We and allies are now gearing up to fight attempts by the Trump administration to open up America’s public lands and waters to Big Oil.

But the Obama-Trudeau announcement did much more than protect Arctic seas from drilling. The two leaders announced major moves toward a clean energy economy in the Arctic—moves that track what Pacific Environment and allies have been advocating.

  • The United States and Canada agreed to start the process to phase out heavy fuel oil in Arctic waters.

Even if there were no oil drilling at all in the Arctic, a huge threat of oil spill disasters comes from supertankers (like the Exxon Valdez) and other commercial ships—too many of which still use or transport heavy fuel oil.

This oil is super-dense and impossible to clean up in Arctic conditions. A spill would be catastrophic for communities, wildlife and ecosystems. And I’m proud that because of Pacific Environment’s leadership, this issue has risen to the top of the Arctic policy agenda.

Obama and Trudeau did more still, announcing common-sense ship traffic regulations.

  • In the face of a huge increase forecast for Arctic ship traffic, the two nations committed to various protections for indigenous communities and wildlife, including ship “avoidance areas,” speed limits and shipping lanes.

These measures will prevent collisions and steer ships away from dangerous areas, breeding and migrating wildlife, and indigenous subsistence activities.

Finally, the item that may prove to be the most important for the ultimate success of Arctic protection was one hardly noticed.

  • Obama and Trudeau announced measures to support indigenous economic development without fossil fuels and to include the voices and full participation of indigenous communities in that economic development.

Climate change and the anticipated increase in ship traffic are threatening the survival of Arctic indigenous people whose lives are inextricably tied to the bounty of the sea.

I’m proud that Pacific Environment has been partnering with indigenous leaders to help them gain a seat at the most important international institution for Arctic waters.

From securing new international laws for Arctic waters (an historic achievement that many had deemed too big a lift) to an ongoing campaign for marine protections in the Bering Sea, Pacific Environment has been fighting to protect the fragile Arctic, its people and wildlife from a threatened onslaught of industrializing activities.

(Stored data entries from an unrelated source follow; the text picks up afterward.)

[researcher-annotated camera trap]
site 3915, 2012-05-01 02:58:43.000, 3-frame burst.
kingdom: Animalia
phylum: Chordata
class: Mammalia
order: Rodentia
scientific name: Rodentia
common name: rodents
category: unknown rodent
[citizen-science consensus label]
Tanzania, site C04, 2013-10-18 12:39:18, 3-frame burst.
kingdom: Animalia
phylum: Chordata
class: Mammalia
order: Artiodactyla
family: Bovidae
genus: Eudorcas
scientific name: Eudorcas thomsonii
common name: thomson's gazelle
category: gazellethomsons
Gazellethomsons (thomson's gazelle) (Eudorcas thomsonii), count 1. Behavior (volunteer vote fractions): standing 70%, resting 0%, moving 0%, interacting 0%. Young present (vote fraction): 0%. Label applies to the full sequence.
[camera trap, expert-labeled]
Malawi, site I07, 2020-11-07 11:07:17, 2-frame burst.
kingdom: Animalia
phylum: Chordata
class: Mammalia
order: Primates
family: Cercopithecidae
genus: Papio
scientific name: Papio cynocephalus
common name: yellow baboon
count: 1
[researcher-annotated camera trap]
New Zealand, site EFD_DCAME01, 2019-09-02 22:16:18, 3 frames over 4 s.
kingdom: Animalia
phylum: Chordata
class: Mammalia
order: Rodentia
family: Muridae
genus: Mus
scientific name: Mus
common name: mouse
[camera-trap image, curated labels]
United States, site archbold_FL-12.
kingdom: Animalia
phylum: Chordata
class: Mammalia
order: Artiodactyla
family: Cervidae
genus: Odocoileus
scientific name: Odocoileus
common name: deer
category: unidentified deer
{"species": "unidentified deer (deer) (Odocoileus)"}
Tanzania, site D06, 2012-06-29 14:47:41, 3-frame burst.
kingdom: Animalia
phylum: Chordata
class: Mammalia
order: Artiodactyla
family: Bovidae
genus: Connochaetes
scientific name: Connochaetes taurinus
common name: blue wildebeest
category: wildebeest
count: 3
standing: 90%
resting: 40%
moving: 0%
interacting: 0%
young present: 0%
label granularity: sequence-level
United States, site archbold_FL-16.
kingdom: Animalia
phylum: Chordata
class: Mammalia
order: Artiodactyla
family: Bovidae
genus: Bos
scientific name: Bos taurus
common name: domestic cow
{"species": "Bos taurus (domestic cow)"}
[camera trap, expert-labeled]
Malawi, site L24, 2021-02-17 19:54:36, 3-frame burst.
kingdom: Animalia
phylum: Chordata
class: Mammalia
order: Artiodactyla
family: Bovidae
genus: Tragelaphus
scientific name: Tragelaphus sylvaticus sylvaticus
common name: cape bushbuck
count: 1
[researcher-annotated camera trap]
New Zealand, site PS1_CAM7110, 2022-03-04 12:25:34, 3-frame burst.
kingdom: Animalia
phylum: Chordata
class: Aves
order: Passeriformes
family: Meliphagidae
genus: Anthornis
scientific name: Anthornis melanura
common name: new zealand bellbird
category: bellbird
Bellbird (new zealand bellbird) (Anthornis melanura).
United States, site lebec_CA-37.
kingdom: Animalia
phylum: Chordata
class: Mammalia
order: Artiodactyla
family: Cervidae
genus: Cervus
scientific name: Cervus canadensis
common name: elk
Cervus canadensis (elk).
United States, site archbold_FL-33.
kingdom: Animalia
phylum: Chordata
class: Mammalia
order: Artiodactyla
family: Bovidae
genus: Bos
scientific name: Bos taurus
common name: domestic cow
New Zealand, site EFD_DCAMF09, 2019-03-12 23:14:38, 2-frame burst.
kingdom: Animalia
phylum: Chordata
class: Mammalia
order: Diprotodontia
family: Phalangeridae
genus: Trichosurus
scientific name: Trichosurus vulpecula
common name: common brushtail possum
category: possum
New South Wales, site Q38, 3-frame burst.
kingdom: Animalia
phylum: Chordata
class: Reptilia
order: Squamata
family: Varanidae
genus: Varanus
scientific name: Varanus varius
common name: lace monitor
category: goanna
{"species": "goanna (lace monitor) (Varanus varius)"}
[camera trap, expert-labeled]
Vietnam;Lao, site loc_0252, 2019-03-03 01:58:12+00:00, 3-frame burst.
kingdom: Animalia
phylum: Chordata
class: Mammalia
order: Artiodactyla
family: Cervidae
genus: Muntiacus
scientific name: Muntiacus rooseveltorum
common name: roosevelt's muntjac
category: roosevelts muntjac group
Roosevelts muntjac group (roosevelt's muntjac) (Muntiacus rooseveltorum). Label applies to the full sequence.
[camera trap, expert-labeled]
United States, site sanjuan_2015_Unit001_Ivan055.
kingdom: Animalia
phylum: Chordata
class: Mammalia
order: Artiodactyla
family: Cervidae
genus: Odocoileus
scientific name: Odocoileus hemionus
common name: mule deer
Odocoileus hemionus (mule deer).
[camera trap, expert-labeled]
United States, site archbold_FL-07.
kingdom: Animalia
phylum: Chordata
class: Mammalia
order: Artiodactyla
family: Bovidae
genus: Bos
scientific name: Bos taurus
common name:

Ultimately, the long-term health of the region will require strong protections from the potentially devastating impacts of increased ship traffic and a just transition from fossil fuels to clean energy.

Yes, the new Trump administration is littered with climate change deniers and fossil fuel acolytes, posing a threat to all these recent achievements in the Arctic.

But I’m heartened because I know that people here at home and around the world are way ahead of the new administration’s dangerously outdated fossil fuel agenda.

From key industries to faith leaders, more and more folks across partisan lines are realizing the existential threat climate change poses to our lives—and they will be demanding action for a just transition to clean energy.

Pacific Environment has been working in politically challenging conditions around the Pacific Rim for decades. Our partners in China and Russia show us how much can be accomplished through the vision and determined action of grassroots leaders.

Our partners’ courage in the face of political repression inspires me every day, and it gives me strength to continue the fight for the Arctic and our future.

I hope they will inspire you, too, to face 2017 with boldness and courage. Let’s make the environmental movement even stronger together.